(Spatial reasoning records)
## BEGIN
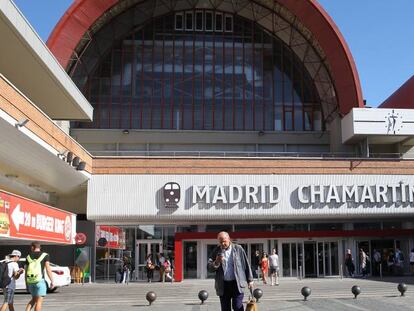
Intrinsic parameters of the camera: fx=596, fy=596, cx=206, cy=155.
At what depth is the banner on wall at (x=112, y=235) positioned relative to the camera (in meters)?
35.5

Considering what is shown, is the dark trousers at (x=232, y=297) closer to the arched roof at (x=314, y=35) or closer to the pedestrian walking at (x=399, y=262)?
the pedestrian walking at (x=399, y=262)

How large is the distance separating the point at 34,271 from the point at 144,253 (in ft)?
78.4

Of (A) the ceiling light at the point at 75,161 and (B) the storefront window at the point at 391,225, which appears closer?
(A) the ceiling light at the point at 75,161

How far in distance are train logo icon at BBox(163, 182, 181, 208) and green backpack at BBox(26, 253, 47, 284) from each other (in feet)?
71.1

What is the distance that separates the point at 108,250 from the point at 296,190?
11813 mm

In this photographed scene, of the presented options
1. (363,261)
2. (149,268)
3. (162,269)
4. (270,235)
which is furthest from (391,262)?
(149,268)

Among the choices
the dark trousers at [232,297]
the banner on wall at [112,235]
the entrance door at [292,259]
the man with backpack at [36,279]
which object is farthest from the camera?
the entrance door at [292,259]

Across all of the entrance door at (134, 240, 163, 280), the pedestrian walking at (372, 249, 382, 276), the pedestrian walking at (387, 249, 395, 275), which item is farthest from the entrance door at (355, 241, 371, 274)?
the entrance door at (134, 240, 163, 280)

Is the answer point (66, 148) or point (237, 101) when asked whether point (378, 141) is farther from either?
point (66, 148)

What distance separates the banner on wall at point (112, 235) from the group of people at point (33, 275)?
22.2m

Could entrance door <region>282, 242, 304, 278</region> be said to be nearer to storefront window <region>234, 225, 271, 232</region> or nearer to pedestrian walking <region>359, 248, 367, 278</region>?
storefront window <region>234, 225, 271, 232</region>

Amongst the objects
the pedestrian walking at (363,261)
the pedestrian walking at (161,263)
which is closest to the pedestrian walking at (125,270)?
## END
◆ Work instructions:
In the lines above, change every "banner on wall" to "poster on wall" and leave everything else as it is. Omit the pictures from your answer.

◆ Exercise result:
Intrinsic parameters of the camera: fx=596, fy=596, cx=206, cy=155.
At what depth is the poster on wall at (x=112, y=235) positioned relative to the camera (in meters)?
35.5

Considering what is shown, is the dark trousers at (x=232, y=297) closer to the arched roof at (x=314, y=35) or closer to the pedestrian walking at (x=399, y=262)?
the pedestrian walking at (x=399, y=262)

How large is the distance separating the point at 34,271 from the point at 144,253 (in ft)?
78.4

Of (A) the ceiling light at the point at 75,161 and (B) the storefront window at the point at 391,225, which appears closer?
(A) the ceiling light at the point at 75,161

How far in distance are train logo icon at BBox(163, 182, 181, 208) and green backpack at BBox(26, 253, 47, 284) from each other (in feet)?
71.1

What is the distance that separates the point at 108,250 from the point at 296,190?
11813 mm

In this photographed scene, of the presented options
1. (363,261)
2. (149,268)
3. (162,269)
4. (270,235)
which is furthest from (391,262)?
(149,268)

Among the choices
the dark trousers at [232,297]
the poster on wall at [112,235]
the entrance door at [292,259]
the man with backpack at [36,279]
which object is farthest from the camera?
the entrance door at [292,259]

Across all of the entrance door at (134, 240, 163, 280), the pedestrian walking at (372, 249, 382, 276), the pedestrian walking at (387, 249, 395, 275), which item is farthest from the entrance door at (355, 241, 371, 274)?
the entrance door at (134, 240, 163, 280)

Is the answer point (66, 148) or point (237, 101) when asked whether point (378, 141) is farther from either?
point (66, 148)

What distance separates the poster on wall at point (112, 235) from the group of people at point (33, 275)?
22.2m

Could entrance door <region>282, 242, 304, 278</region> be said to be nearer to storefront window <region>234, 225, 271, 232</region> or nearer to pedestrian walking <region>359, 248, 367, 278</region>?
storefront window <region>234, 225, 271, 232</region>

Amongst the objects
the pedestrian walking at (363,261)
the pedestrian walking at (161,263)
which is closest to the pedestrian walking at (125,270)?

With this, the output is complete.